W dniu 15 listopada 2021 roku została sporządzona umowa powierniczego przelewu wierzytelności. W jej treści wskazano, że J. K. przelewa na (...) spółkę z ograniczoną odpowiedzialnością z siedzibą we W. wszelkie wierzytelności zarówno obecne jak i przyszłe wynikające z umowy o kredyt konsumencki nr (...) z 25 lutego 2021 roku, zawartego z (...) Bank spółką akcyjną z siedzibą w W.. Pod umową znalazło się zastrzeżenie, że została ona podpisana za pomocą platformy A..com. (umowa cesji k. 27-27v). J. K. nie zna spółki (...) i nie zawierał z nią żadnej umowy. Nie posługuje się on również pocztą elektroniczną (zeznania świadka J. K. k. 101).

17 listopada 2021 roku (...) spółka z ograniczoną odpowiedzialnością z siedzibą we W., powołując się na pełnomocnictwo udzielone przez J. K., złożyła w jego imieniu oświadczenie w trybie art. 45 w zw. z art. 30 ustawy o kredycie konsumenckim. (oświadczenie k. 28-30).
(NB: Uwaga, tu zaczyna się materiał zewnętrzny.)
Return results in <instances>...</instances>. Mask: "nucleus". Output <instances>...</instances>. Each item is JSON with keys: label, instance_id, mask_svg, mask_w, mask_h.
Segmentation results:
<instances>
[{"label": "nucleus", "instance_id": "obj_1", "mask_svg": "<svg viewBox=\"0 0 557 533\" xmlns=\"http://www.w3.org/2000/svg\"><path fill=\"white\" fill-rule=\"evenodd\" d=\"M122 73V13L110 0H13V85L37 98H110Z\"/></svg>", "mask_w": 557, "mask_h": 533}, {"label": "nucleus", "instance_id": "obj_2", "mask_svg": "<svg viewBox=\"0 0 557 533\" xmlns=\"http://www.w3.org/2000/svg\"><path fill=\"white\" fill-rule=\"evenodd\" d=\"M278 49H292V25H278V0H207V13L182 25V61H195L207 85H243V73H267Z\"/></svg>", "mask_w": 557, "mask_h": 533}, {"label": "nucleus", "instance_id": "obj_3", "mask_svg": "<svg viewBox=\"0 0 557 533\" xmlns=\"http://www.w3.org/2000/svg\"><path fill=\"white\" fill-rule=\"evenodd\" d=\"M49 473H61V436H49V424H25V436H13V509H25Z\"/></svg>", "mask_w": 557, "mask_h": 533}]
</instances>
J. K. nie upoważnił powoda do złożenia takiego oświadczenia (pełnomocnictwo bez podpisu k. 31, zeznania świadka J. K. k. 101).

Ocena dowod ów

Powyższy stan faktyczny Sąd ustalił na podstawie wyżej wskazanych dokumentów oraz ich kserokopii złożonych do akt sprawy. Za wiarygodne i niezakwestionowane uznano zeznania świadka J. K.. Świadek wypowiadał się stanowczo co do swoich kontaktów z powodem.

Ocena prawna

Powództwo należało oddalić w całości, w związku z brakiem legitymacji czynnej.

Nie budzi wątpliwości, że w niniejszej sprawie mają zastosowanie przepisy ustawy o kredycie konsumenckim. Zgodnie z art. 3 ust. 1 ustawy z dnia 12 maja 2011 roku o kredycie konsumenckim (dalej jako „ustawa” albo „u.k.k.”) przez umowę o kredyt konsumencki rozumie się umowę o kredyt w wysokości nie większej niż 255 550 zł albo równowartość tej kwoty w walucie innej niż waluta polska, który kredytodawca w zakresie swojej działalności udziela lub daje przyrzeczenie udzielenia konsumentowi. Umowa z dnia 25 lutego 2021 roku opiewała na kwotę 100.485,90 zł (§ 1 ust 1 umowy). Ponadto zgodnie z art. 3 ust. 2 pkt 2 u.k.k. przedmiotowy stosunek prawny miał cechy kredytu w rozumieniu przepisów prawa bankowego.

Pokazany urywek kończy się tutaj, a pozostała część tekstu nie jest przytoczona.